奪われた一昨日のひな祭りは、実は私の誕生日だった。だからというわけではないが、数年ぶりにとりだしたのが、高校時代に愛用していたお気に入りの赤いノルディックセーター。ちょっと小さめのそのセーターにひめられた高校時代の大切な思い出を、しばしの間抱きしめて当時の懐かしい記憶をたどってしまった。

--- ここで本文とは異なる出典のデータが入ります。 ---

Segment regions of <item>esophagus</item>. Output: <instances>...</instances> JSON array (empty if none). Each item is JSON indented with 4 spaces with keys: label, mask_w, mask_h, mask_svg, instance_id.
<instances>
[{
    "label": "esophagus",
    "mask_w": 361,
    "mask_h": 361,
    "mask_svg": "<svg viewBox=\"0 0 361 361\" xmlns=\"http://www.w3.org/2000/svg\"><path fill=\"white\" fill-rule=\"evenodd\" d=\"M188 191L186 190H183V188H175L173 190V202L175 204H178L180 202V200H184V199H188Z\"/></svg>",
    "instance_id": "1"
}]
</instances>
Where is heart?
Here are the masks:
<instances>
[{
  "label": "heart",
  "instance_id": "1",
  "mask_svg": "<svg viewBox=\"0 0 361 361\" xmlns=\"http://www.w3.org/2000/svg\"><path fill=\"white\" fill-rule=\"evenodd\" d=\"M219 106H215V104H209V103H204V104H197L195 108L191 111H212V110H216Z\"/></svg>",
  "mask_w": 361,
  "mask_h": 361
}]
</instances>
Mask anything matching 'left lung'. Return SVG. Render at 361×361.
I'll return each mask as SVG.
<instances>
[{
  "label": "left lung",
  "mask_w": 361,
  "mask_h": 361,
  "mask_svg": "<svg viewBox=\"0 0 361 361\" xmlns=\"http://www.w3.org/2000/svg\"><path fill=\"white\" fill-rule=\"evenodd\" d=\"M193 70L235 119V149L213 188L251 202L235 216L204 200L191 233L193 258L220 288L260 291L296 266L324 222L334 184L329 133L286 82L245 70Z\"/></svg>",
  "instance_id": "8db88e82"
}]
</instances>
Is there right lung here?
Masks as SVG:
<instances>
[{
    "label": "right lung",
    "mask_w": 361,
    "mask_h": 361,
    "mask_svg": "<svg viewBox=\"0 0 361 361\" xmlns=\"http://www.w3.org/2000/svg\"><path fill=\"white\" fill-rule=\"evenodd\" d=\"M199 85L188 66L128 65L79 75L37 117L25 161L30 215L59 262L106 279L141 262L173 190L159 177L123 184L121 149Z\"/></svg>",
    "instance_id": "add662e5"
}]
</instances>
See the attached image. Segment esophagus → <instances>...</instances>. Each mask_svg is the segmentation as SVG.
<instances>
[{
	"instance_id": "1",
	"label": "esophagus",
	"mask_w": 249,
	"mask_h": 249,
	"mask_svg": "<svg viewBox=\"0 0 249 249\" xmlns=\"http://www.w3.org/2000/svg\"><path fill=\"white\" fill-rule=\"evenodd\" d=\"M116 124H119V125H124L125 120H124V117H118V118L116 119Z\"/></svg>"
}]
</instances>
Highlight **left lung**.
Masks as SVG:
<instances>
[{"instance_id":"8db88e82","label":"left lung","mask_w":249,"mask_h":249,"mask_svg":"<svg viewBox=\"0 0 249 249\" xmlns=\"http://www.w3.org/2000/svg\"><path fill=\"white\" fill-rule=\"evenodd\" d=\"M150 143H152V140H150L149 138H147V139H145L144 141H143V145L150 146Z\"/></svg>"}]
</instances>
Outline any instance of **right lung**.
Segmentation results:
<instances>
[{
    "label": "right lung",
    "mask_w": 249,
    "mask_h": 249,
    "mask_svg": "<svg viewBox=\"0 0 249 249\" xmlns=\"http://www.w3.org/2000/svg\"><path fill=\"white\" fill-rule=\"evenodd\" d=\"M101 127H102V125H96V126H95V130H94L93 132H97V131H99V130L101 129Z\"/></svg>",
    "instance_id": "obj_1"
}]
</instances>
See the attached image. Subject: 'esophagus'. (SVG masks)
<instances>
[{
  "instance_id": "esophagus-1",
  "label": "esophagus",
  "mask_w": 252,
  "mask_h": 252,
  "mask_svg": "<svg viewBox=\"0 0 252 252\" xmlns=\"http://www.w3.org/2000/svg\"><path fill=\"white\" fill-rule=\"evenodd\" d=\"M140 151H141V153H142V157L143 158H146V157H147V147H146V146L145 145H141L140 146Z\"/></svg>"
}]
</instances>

ほっ、、、永遠の16歳の乙女心が発動し、まるで昨日のことのように、当時の感情がよみがえり、ほのぼのとしながらもきゅんとせつなくなってきた。あいつのことなど、ずっと、ここ何年も思い出すことなどなかったのに。。。

記憶とはなんだろう。
「記憶は、縦横無尽に針をするお針子」
バージニア・ウルフはそう喝破した。記憶は物質ではなく、機能の集合、つまり脳の中に分散されている部品を必要に応じて織り合わせるシステムである。さしずめ、あの赤いセーターは私の少々衰えてきた脳の中でせっせとお針子の役目を果たしてくれたというわけだ。けれども、もしもその記憶を縫うための金の大事な針を永遠に無くしてしまったとしたら。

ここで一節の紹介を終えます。